§ **Given request a**: Extract every line of the records below that contains the string "spotlight", treating uppercase and lowercase letters as distinct.

:: Document excerpt ::

A fat back story: Q&A with chef cum ham maker Jay Denham

It’s hard to believe it’s been four years since Park Place and Browning’s closed—even for Jay Denham, executive chef over both when they shut down.

Out of a job, the talented cook spent much of the next year in Italy learning to raise, butcher and cure hogs, and then returned to the U.S. to ply that trade here. He’s since partnered with investor and ham fan Nic Heckett (Clifton, Va.), and hog producer and farmer Chuck Talbott (Mason County, W.Va.) to form Woodlands Pork.

On Talbott’s farm, heritage breed hogs roam nearly free eating what lies on the land … until Denham comes to “harvest” them. He then cures the meat at Broadbent Hams in Cadiz, Ky., and readies them for sale.

He hopes by next year to be operating his own processing facility, The Curehouse, on Old Fern Valley Road in Louisville. There he will cure the entire hog in myriad ways that most folks don’t want to know about, but are dying to eat.

Eager to see some more artisan ham available in the city, Insider Louisville caught up with Denham, nagged him to get his place open, for crying out loud, and asked him how things were coming.

Editor’s note: For an interesting MSNBC video on Woodlands Pork, click here.

Insider Louisville: So how long until The Curehouse opens?

Jay Denham: We’re working on a business plan and our final numbers for build out and construction. So it’ll be 2013 at the earliest. We’re trying to get some help from the state and some construction loans.

IL: But your hams  are available here, right?

JD: Only at Blue Dog Bakery, but if anyone wants to get one, they can thecurehouse(Replace this parenthesis with the @ sign)gmail.com and I’ll call them.

IL: Where are your hams being made now?

JD: At Broadbent Hams in Cadiz, Ky.

IL: So you drive between Cadiz, your home in Louisville and the farm in West Virginia? That’s some serious gas burning.

JD: I put 60,000 miles on my (Dodge Ram 2500 truck) last year. … When diesel was $5, I was making my own from fryer grease.

IL: What’s so different about your hams?

JD: The hogs have to be right, and we use all heritage breeds (a hybrid of breeds such as Ossabaw, Duroc and others). We have some captive wild boars in with the sows to help with the pigs’ foraging instinct, because they roam the farm. … They go into the woods to get hickory nuts, acorns, persimmons, grubs and roots … and they eat beans, squash, rape, barley … we let them harvest it.

IL: And the curing? What’s different there?

:::

§ **Given request b**: Take the interview above with chef and ham maker Jay Denham further, continuing from the point where it stops.

:: Data ::

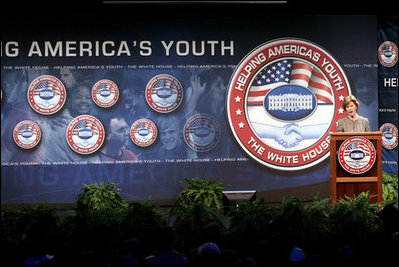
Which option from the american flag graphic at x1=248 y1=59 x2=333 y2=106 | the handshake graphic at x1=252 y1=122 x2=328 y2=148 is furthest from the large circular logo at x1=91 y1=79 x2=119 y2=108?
the handshake graphic at x1=252 y1=122 x2=328 y2=148

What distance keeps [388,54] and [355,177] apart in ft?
12.5

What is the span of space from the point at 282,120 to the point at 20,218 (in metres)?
5.34

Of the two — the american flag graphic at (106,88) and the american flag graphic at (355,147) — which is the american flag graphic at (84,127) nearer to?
the american flag graphic at (106,88)

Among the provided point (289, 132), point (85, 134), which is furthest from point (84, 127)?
point (289, 132)

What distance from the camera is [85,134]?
8594 mm

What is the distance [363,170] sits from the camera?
6.02 meters

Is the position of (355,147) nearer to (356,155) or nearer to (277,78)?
(356,155)

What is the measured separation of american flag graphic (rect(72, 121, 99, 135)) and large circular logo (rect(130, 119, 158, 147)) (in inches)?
23.2

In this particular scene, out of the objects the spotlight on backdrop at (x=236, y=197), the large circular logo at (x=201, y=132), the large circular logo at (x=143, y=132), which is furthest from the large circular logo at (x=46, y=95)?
the spotlight on backdrop at (x=236, y=197)

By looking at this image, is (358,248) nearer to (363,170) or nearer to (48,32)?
(363,170)

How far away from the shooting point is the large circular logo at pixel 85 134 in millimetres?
8586

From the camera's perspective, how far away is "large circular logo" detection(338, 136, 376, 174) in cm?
600

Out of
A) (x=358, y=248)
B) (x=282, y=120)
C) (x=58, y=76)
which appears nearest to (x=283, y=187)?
(x=282, y=120)

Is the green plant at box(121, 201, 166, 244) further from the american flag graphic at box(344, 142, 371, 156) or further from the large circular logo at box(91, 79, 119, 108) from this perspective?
the large circular logo at box(91, 79, 119, 108)
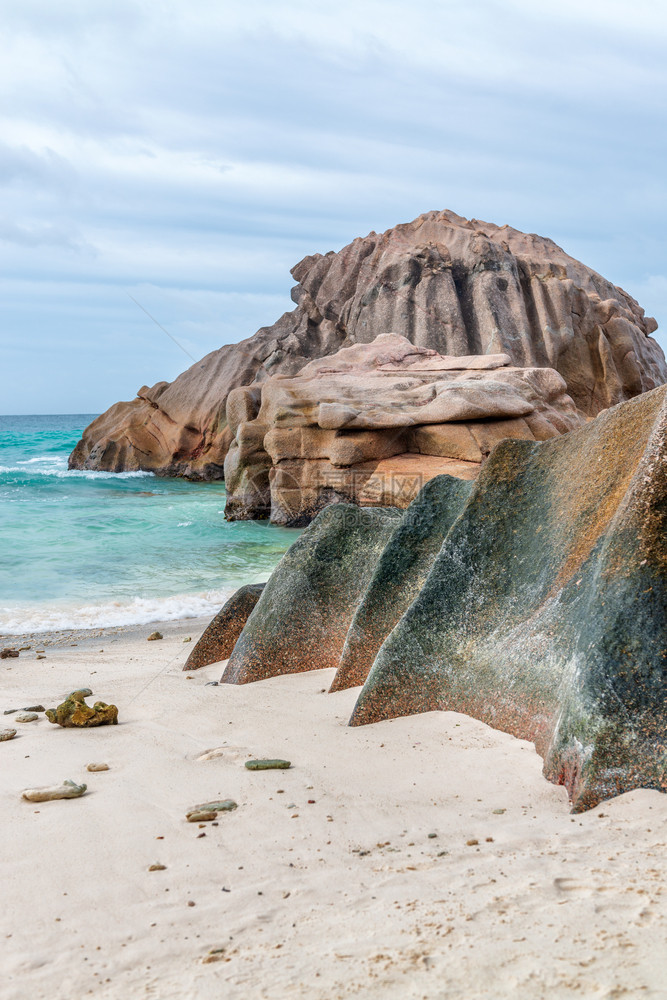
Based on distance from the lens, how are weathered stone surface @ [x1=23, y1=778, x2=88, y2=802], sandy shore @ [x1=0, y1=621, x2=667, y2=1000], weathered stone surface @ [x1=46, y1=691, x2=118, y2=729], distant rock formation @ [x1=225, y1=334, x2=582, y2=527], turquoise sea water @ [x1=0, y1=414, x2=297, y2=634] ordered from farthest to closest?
1. distant rock formation @ [x1=225, y1=334, x2=582, y2=527]
2. turquoise sea water @ [x1=0, y1=414, x2=297, y2=634]
3. weathered stone surface @ [x1=46, y1=691, x2=118, y2=729]
4. weathered stone surface @ [x1=23, y1=778, x2=88, y2=802]
5. sandy shore @ [x1=0, y1=621, x2=667, y2=1000]

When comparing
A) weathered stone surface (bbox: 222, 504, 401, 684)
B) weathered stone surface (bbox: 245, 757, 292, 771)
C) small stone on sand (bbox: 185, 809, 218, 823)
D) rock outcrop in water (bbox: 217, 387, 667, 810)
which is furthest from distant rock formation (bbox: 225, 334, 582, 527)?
small stone on sand (bbox: 185, 809, 218, 823)

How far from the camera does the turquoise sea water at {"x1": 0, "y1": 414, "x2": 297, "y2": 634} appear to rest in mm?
9414

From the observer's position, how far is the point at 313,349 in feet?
106

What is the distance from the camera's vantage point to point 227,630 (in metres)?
5.36

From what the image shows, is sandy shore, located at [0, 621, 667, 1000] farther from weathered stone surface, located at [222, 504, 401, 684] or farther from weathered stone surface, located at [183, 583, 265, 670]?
weathered stone surface, located at [183, 583, 265, 670]

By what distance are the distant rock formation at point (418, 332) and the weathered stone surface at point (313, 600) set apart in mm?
23876

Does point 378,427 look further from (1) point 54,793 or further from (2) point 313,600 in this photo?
(1) point 54,793

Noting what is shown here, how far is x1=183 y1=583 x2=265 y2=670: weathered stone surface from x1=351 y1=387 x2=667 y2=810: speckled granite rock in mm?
1974

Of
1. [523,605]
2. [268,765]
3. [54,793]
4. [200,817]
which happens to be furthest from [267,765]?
[523,605]

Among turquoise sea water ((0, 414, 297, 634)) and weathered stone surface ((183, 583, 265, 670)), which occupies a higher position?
weathered stone surface ((183, 583, 265, 670))

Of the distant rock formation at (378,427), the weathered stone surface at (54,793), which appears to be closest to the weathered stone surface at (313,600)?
the weathered stone surface at (54,793)

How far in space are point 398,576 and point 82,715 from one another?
1738 mm

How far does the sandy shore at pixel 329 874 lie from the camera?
1656 mm

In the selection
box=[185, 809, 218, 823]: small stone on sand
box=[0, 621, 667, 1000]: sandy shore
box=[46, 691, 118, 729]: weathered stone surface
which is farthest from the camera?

:::

§ **Written reply a**:
In this particular scene, out of the objects the spotlight on backdrop at (x=236, y=197), the large circular logo at (x=201, y=132), the large circular logo at (x=143, y=132), which is furthest from the large circular logo at (x=46, y=95)?
the spotlight on backdrop at (x=236, y=197)

§ **Written reply b**:
JD: Our hams aren’t just like prosciutto or Spanish hams, like people assume. They’re done with a European style of curing, but with a southern twist.

I don’t want to use so much salt. A lot of country hams are salted more so they can be cured in less time. But I want less salt, which means it takes more time to cure. And we will cure the entire animal.

We’ll also be releasing hams on vintages because of what the pigs eat in different years. There are good years based on what drops from the trees (his hogs are finished on nuts) and lean years when there’s not much. So we’ll put vintages on them.

IL: When The Curehouse opens, what else will you do besides hams?

JD: We’ll do a multitude of additional products: fresh and cooked sausages, cooked and fresh hams, high-end bolognas … the whole hog. All our meat will be source-verified, all ground whole muscles, all better quality than what most are used to.

IL: Why is charcuterie so popular right now?

JD: Because people are just now realizing what the good stuff really tastes like.

IL: You were curing meats in the U.S. before you went to Italy, and then you left to intern there.

JD: I was doing that in Chicago and Nashville (before I came to Louisville) and was doing it at Park Place. … When I went to Italy, I worked to learn how they do it in trade for room and board. I got to stay in a 13th Century castle, which was cool.

IL: Would you like to train others to do the same here?

JD: Definitely. We’re making education a huge part of our business, and we want to have interns. After we get open, we’re considering possibly having a house or apartment for culinary school students who would come here as a part of an externship. On the farm we’re finishing a house that will have room for three interns. We want to teach it full circle: from raising to butchering to processing.

IL: Since you’re so happy in this role, does that mean you are done with the restaurant business?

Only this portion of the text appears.